>>>>
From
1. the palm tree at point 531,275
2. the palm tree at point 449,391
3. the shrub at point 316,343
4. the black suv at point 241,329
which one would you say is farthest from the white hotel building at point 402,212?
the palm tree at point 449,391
<<<<
>>>>
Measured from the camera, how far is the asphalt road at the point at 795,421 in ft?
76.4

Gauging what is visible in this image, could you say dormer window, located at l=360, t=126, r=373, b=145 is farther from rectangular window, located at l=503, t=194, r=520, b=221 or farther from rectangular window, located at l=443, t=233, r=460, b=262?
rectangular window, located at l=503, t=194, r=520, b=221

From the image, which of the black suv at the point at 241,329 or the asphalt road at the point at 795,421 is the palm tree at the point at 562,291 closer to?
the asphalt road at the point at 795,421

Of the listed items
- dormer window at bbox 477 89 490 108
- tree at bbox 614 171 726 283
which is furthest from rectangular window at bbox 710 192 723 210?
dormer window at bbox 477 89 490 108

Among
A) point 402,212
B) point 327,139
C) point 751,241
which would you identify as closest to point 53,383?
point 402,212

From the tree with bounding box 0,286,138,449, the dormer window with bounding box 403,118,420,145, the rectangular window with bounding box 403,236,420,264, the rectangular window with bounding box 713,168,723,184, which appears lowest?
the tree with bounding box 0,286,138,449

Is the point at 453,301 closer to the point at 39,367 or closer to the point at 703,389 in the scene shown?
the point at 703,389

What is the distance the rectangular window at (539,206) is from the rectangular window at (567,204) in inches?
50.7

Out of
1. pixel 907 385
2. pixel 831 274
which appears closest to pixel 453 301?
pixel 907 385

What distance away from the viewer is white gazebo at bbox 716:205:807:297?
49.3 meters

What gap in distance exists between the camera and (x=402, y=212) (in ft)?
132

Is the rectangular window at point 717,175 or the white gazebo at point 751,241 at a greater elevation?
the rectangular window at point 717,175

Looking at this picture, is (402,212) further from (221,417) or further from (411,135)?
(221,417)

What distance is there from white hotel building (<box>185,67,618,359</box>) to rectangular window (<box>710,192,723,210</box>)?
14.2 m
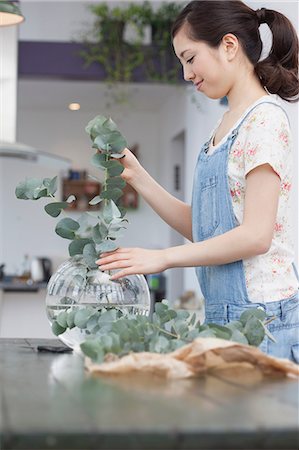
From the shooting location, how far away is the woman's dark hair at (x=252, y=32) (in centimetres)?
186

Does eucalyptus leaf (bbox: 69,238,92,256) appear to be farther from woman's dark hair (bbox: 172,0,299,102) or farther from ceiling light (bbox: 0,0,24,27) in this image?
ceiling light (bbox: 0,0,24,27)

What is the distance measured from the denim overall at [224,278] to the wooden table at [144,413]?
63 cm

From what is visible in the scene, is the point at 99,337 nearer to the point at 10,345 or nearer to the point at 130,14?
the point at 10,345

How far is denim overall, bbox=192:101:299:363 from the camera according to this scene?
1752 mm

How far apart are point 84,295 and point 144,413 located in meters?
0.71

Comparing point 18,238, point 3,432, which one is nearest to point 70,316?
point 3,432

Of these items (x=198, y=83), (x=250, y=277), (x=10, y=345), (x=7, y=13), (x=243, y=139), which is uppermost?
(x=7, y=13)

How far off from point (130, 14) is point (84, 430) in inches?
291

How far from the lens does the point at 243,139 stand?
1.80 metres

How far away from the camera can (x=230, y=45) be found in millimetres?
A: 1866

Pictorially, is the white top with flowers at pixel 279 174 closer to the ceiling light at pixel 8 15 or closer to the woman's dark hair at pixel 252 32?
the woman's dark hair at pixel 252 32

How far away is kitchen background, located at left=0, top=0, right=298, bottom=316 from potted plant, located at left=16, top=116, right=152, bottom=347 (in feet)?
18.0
<<<<
>>>>
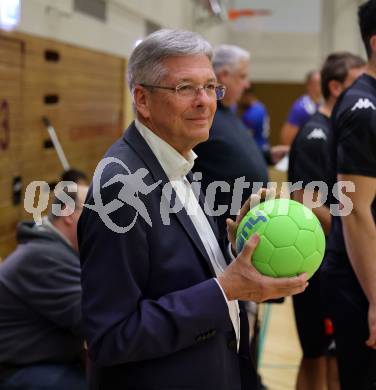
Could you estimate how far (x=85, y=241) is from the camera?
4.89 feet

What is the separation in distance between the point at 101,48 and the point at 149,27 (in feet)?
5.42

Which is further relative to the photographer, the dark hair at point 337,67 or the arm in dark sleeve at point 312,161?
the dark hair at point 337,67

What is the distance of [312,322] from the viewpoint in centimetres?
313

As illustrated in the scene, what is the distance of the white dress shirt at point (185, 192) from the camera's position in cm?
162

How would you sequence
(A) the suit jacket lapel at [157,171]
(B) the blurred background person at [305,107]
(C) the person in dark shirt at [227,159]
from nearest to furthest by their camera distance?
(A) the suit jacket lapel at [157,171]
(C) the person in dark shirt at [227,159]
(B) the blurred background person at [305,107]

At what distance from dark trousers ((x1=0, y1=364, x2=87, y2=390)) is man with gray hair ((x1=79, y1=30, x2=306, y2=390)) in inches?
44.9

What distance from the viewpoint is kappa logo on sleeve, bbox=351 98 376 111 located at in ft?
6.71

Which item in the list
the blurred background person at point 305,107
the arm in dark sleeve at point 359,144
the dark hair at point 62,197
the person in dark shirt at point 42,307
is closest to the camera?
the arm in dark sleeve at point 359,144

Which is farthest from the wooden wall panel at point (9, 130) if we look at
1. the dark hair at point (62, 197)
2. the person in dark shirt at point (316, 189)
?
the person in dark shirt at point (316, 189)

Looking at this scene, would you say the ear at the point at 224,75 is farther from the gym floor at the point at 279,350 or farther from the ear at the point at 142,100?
<<<<
◆ Set task
Can you copy out the records above word for word, starting at the line that contains "From the tree" and ending at the line that contains "49.3 meters", with both of those lines included?

◆ Answer to the problem
From the tree with bounding box 0,286,138,449, the dormer window with bounding box 403,118,420,145, the rectangular window with bounding box 403,236,420,264, the rectangular window with bounding box 713,168,723,184, which appears lowest?
the tree with bounding box 0,286,138,449

Is the point at 453,301 closer to the point at 39,367 or closer to the point at 703,389 in the scene shown?
the point at 703,389

What is the distance the rectangular window at (539,206) is from the rectangular window at (567,204) in inches?
50.7

Out of
1. pixel 907 385
2. pixel 831 274
which appears closest to pixel 453 301?
pixel 907 385

What distance away from the viewer is white gazebo at bbox 716:205:807:297?
49.3 meters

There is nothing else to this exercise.